Lydia Chukovskaya

Lydia Chukovskaya (Lydia Korneyevna Chukovskaya/ Ли́дия Корне́евна Чуко́вская, 24 March 1907 – February 8, 1996) was a Russian writer.

Born in Helsingfors (now Helsinki), which was then a part of the Russian Empire, Lydia was the daughter of the children’s writer Korney Chukovsky. After finishing preparatory school in Petrograd (St. Petersburg was renamed during World War I to sound less German), she attended the former Tenishev school, and completed her formal advanced studies in literature at the Leningrad Institute for the History of the Arts (shortly after the death of Vladimir Lenin, St. Petersburg was renamed Leningrad).

Her first job was as an editor of children’s books at the state publishing house Detgiz, in Leningrad. In the late 1920’s, she published her first short story, “Leningrad-Odessa”, under a pen-name, “A. Uglov”. At about this time, Lydia married Tsezar’ Vol’pe, a critic and editor, and they had a daughter. Later, the couple broke up, and she married a young physicist of Jewish origin, Matvei Bronstein.

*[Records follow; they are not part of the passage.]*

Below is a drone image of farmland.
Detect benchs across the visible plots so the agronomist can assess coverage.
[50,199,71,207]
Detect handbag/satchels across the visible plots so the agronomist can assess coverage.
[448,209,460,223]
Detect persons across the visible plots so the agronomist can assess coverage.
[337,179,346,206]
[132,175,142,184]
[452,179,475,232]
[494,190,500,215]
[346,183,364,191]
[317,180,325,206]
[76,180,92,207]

In the late 1930’s, during Stalin’s Great Terror, Chukovskaya’s section at the publishing house was shut down. In 1937, her husband was arrested on a false charge and executed in 1938. At the end of July 1941, she was evacuated with her daughter to the city of Chistopol’ in Central Asia, where she briefly met Marina Tsvetaeva, a few days before the poet’s suicide. Chukovskaya was forced to lead a nomadic life, and much later found out about her husband’s death, which was confirmed only in 1957.

Chukovskaya was a lifelong friend of Anna Akhmatova. She kept a journal of their meetings, and saved some of her friend’s poems by committing them to memory. Lydia also became active in the Soviet dissident movement. In 1964, she spoke out in defence of Joseph Brodsky. Around this time, Lydia wrote an open letter to the Communist Party, against the persecution of Andrei Sinyavsky and Yuli Daniel, who were jailed for their satiric commentaries on the Soviet system: “Literature is not subject to penal law. One must confront ideas with ideas, not with camps and prisons.” In 1974, she protested against Aleksandr Solzhenitsyn’s deportation, which led to her expulsion from the Union of Soviet Writers in the same year.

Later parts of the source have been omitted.